Curitiba recebeu 63 denúncias contra exploração do trabalho infantil no primeiro trimestre de 2024

Abordagem social realizada pela FAS.
Maior incidência de denúncias são nos bairros da Regional Matriz
Por Thaynara Goes | Imagem: Reprodução/FAS.
Indo em direção ao Hospital Pequeno Príncipe, localizado na região central de Curitiba, Jefferson Portugal observa uma situação já habitual em seus anos de experiência atuando na Fundação de Ação Social (FAS). Alguns pequenos grupos de famílias, sendo a maioria composta por mãe e filhos, se agrupam em torno do hospital pedindo doações de dinheiro para comprar mantimentos para subsistência. Não muito longe dali, cada vez mais próximo do coração da cidade e das zonas comerciais, outro acontecimento também já não é mais estranho à realidade da capital e a rotina de Jefferson: crianças, boa parte das vezes desacompanhadas buscando se misturar na multidão para vender doces ou pedir doações.
Essas situações se repetem por toda cidade. Durante o primeiro trimestre de 2024, Curitiba recebeu 63 denúncias de exploração do trabalho infantil através da plataforma 156. Metade delas foi registrada na Regional da Matriz, com 32 casos. Jefferson Portugal explica que esse volume se deve ao grande fluxo de pessoas na região central da cidade durante os dias úteis da semana: “Quando eu tenho um movimento maior […] que é das pessoas que vão trabalhar, que vão para consulta médica, de turistas e de residentes que vão passear na região central, há um esvaziamento dos bairros do entorno e superlotação da regional da matriz, e também um direcionamento do trabalho infantil para essa área.”
Portugal afirma que esses dados possuem cobertura limitada, se restringindo apenas aos dias úteis da semana. Porém, de acordo com sua experiência, nos fins de semana a movimentação muda e a circulação de pessoas – e consequentemente os casos de exploração do trabalho infantil – aumenta em bairros turísticos, como Santa Felicidade.
Quando essas denúncias são feitas por meio do canal 156, elas são redirecionadas para a FAS, que é o principal órgão que realiza a prevenção e acolhimento dos casos de exploração do trabalho infantil em Curitiba. Após esse encaminhamento, é acionado o Serviço Especializado de Abordagem Social da regional onde foi identificado o caso para iniciar o procedimento de abordagem da criança ou do adolescente em vulnerabilidade.
Perfil dos casos
Segundo dados da Pesquisa Nacional por Amostra de Domicílios Contínua (PNAD Contínua), em 2022, havia 1,9 milhão de crianças e adolescentes de 5 a 17 anos em situação de trabalho infantil no Brasil, o que corresponde a 4,9% da população com a mesma idade. Além disso, a maior incidência é de crianças e adolescentes do sexo masculino (65,1%) e de pretos ou pardos (66,3%).

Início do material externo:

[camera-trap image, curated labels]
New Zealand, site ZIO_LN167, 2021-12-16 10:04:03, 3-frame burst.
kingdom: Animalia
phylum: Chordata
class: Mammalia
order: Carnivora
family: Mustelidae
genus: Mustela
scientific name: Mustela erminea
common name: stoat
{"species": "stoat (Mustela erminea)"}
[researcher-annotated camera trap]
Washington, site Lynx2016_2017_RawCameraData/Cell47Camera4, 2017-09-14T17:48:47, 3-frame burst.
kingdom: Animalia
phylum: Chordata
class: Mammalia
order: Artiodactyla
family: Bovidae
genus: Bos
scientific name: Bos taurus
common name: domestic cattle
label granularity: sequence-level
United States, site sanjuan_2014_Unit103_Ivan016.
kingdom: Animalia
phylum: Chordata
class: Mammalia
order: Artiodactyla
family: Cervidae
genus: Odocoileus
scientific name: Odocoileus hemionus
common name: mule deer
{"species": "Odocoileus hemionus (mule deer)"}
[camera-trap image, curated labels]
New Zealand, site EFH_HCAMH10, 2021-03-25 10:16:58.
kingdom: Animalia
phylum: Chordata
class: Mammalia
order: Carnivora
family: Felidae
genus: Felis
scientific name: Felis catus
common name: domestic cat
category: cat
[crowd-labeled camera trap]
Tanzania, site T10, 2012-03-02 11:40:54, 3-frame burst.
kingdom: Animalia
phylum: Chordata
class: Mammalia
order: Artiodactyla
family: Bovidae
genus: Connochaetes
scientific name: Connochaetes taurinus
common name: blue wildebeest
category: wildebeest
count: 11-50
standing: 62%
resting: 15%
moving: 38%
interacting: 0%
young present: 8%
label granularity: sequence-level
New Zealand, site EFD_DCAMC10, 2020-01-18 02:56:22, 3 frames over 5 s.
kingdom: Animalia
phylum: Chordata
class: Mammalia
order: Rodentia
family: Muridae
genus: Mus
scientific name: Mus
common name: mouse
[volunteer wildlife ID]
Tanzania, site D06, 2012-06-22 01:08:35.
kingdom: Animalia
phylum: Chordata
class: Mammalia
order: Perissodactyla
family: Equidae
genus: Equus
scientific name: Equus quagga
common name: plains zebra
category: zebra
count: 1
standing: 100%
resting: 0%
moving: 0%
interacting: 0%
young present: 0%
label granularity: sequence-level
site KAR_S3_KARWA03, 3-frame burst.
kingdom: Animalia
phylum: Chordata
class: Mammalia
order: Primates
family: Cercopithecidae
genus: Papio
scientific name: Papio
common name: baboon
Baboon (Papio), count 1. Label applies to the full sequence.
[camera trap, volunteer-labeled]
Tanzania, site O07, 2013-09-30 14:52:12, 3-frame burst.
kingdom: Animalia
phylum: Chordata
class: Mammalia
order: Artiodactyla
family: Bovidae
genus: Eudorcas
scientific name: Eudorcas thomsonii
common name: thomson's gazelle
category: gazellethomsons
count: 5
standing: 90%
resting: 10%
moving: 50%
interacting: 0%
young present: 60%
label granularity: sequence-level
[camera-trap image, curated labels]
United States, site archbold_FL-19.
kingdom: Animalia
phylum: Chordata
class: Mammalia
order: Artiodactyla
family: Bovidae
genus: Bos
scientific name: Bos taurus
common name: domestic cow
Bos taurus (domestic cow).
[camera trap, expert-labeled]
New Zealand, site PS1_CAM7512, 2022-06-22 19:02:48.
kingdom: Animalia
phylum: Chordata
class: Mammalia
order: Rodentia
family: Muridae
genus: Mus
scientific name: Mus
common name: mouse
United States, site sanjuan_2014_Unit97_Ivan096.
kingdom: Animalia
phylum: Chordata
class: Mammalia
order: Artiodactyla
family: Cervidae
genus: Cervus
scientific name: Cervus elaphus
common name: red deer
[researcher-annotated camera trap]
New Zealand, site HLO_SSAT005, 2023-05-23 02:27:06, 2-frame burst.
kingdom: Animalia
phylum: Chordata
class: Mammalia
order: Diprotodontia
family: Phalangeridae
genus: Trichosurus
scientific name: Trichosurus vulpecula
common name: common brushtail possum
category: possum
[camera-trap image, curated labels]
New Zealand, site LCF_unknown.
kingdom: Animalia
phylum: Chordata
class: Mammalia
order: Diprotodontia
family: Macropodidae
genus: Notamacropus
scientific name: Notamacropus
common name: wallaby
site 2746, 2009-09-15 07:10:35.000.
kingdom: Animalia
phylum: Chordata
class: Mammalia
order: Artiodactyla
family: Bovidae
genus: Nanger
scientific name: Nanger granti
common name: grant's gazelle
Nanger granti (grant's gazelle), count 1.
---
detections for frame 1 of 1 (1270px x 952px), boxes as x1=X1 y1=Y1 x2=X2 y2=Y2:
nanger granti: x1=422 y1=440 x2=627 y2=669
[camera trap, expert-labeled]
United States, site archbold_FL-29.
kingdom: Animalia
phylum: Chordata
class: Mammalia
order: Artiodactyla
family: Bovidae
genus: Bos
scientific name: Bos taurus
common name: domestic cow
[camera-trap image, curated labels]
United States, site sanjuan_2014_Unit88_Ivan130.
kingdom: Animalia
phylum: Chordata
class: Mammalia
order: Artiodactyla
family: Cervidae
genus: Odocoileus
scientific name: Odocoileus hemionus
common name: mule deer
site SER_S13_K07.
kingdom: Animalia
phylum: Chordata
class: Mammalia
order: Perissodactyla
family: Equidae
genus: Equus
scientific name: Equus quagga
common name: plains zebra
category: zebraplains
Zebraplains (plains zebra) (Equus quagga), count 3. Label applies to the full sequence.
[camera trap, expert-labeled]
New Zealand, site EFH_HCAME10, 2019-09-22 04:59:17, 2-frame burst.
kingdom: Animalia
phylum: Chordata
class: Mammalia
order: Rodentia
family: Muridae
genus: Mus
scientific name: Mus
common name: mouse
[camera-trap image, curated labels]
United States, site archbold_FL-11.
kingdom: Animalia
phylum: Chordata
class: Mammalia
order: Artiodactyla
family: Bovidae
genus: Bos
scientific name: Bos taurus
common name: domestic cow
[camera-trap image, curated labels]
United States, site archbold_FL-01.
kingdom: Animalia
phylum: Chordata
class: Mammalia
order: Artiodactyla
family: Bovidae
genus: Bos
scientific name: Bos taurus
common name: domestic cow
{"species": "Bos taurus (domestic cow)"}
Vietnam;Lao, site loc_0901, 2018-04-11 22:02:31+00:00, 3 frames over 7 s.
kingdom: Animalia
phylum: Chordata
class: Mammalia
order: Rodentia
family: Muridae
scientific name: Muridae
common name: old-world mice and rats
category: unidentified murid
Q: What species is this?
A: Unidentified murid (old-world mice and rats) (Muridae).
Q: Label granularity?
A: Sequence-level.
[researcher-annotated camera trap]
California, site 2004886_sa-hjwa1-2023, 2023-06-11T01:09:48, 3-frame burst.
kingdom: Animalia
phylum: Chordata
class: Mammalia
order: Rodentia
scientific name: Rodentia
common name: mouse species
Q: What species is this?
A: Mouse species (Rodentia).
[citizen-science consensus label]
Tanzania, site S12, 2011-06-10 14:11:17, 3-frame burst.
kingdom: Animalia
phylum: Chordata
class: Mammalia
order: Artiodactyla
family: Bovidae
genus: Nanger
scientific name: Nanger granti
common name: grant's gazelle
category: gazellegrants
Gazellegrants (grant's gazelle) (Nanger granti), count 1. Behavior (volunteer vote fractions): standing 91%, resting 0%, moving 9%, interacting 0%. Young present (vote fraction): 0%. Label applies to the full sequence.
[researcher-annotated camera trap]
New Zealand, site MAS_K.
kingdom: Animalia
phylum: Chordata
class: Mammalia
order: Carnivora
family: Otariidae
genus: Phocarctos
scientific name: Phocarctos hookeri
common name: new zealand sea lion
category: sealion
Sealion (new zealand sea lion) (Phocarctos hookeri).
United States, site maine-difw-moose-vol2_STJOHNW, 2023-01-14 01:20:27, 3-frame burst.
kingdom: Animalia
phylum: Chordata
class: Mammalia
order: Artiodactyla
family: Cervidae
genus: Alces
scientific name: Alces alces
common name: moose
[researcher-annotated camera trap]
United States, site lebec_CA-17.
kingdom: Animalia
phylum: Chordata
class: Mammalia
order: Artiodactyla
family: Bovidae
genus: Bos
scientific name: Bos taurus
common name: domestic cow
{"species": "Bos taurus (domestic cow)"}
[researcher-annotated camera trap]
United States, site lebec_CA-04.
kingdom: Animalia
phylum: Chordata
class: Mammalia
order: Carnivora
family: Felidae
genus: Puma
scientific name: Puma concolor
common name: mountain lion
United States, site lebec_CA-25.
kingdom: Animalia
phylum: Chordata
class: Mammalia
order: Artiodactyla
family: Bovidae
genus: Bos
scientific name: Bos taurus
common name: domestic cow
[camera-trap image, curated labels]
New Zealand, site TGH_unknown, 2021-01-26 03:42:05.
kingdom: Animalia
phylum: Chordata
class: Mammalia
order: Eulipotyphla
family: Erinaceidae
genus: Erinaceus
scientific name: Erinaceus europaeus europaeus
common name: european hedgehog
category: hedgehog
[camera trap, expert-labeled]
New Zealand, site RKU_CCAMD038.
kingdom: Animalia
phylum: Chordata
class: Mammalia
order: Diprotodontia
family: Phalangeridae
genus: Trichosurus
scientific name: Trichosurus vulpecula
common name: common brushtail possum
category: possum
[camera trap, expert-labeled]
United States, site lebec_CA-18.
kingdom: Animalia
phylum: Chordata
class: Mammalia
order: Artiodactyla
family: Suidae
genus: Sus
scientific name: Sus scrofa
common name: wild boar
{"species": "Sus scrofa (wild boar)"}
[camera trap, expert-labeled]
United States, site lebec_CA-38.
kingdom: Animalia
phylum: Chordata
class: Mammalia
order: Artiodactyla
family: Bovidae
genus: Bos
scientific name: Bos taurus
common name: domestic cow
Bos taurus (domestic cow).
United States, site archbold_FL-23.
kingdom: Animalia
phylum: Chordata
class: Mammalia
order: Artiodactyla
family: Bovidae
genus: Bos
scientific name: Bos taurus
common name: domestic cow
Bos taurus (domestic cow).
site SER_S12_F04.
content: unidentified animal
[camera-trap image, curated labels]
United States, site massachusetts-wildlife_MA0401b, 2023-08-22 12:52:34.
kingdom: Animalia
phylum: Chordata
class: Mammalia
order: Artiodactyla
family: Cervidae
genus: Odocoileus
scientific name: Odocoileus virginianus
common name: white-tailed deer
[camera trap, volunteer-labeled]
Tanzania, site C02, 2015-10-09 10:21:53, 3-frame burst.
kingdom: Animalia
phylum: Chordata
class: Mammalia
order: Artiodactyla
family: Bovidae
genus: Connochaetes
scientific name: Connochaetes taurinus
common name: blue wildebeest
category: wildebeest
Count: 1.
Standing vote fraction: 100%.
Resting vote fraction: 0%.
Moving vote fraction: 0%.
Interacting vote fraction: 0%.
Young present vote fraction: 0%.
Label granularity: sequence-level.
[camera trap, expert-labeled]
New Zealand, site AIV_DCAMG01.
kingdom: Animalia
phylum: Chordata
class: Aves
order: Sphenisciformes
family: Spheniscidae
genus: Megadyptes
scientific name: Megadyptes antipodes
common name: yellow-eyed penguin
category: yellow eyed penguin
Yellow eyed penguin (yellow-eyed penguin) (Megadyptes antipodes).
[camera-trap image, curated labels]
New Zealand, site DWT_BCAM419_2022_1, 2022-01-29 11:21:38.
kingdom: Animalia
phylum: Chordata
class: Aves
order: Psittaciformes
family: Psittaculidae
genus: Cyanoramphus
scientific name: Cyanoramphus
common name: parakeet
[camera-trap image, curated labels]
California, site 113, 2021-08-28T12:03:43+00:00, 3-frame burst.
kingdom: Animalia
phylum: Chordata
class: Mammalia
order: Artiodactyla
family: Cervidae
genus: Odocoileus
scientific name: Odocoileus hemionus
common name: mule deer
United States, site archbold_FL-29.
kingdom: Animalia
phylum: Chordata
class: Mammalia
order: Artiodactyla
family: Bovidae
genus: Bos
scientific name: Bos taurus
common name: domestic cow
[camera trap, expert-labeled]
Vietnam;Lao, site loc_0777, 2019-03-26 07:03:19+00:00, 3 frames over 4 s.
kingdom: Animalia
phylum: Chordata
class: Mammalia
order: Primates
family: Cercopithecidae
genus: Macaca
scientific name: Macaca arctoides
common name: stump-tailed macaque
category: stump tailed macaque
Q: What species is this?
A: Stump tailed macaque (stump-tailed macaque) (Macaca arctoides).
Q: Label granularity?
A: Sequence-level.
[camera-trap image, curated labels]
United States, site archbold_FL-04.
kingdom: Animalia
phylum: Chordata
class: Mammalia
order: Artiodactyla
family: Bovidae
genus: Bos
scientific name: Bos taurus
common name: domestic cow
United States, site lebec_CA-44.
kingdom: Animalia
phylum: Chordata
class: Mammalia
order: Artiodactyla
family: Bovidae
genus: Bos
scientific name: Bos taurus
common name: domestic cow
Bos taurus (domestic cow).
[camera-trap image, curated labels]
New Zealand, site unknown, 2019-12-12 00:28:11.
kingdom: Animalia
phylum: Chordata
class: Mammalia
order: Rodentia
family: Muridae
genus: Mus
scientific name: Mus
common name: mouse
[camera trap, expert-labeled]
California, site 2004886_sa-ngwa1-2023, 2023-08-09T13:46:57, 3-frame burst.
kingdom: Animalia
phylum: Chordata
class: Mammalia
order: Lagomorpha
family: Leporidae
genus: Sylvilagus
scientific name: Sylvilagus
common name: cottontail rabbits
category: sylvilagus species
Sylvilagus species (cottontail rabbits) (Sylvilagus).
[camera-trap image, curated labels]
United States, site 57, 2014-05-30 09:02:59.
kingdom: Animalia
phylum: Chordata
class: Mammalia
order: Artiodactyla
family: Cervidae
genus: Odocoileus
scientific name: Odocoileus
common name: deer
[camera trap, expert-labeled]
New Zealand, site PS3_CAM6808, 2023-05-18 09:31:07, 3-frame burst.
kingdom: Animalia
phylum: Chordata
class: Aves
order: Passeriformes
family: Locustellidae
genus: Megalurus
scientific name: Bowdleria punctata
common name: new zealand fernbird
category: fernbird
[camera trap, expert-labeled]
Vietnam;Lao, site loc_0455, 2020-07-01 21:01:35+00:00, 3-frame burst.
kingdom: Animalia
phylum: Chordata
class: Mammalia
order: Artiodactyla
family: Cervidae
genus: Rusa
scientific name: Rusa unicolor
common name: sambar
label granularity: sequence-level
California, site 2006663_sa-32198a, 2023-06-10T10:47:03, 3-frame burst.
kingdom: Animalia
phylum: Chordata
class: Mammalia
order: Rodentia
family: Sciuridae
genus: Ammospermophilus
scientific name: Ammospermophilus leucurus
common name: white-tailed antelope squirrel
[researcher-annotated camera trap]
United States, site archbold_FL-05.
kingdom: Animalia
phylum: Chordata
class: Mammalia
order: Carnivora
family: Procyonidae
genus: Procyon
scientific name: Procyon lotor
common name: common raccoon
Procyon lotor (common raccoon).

No Paraná, mais especificamente, havia 112.441 crianças e adolescentes de 5 a 17 anos em situação de trabalho infantil no ano de 2019, conforme o relatório do Fórum Nacional de Prevenção e Erradicação do Trabalho Infantil do Paraná (FNPETI-PR). Além disso, este documento também ajuda a traçar o perfil dessas crianças e adolescentes. Em termos de idade, 66,548 meninos e meninas tinham entre 16 e 17 anos, o que corresponde a 59,2%, mais da metade dos casos paranaenses. Segundo o relatório, também havia mais meninos em situação de exploração, aproximadamente 69.284 meninos e 43.156 meninas. Já em relação à raça, 57,5% eram não negros (64.636) e 42,5% eram negros (47.805).
Em Curitiba, Jefferson observa um padrão semelhante. A maior incidência continua sendo de meninos, mas em uma idade de pré-adolescência, na faixa de 12 e 13 anos: “Raramente nós fazemos a abordagem de meninas […] a grande maioria são meninos adolescentes em situação de mendicância, pedindo doações ou vendendo doces”.

Esta reportagem foi desenvolvida na disciplina de Jornalismo Investigativo do curso de Jornalismo da PUCPR.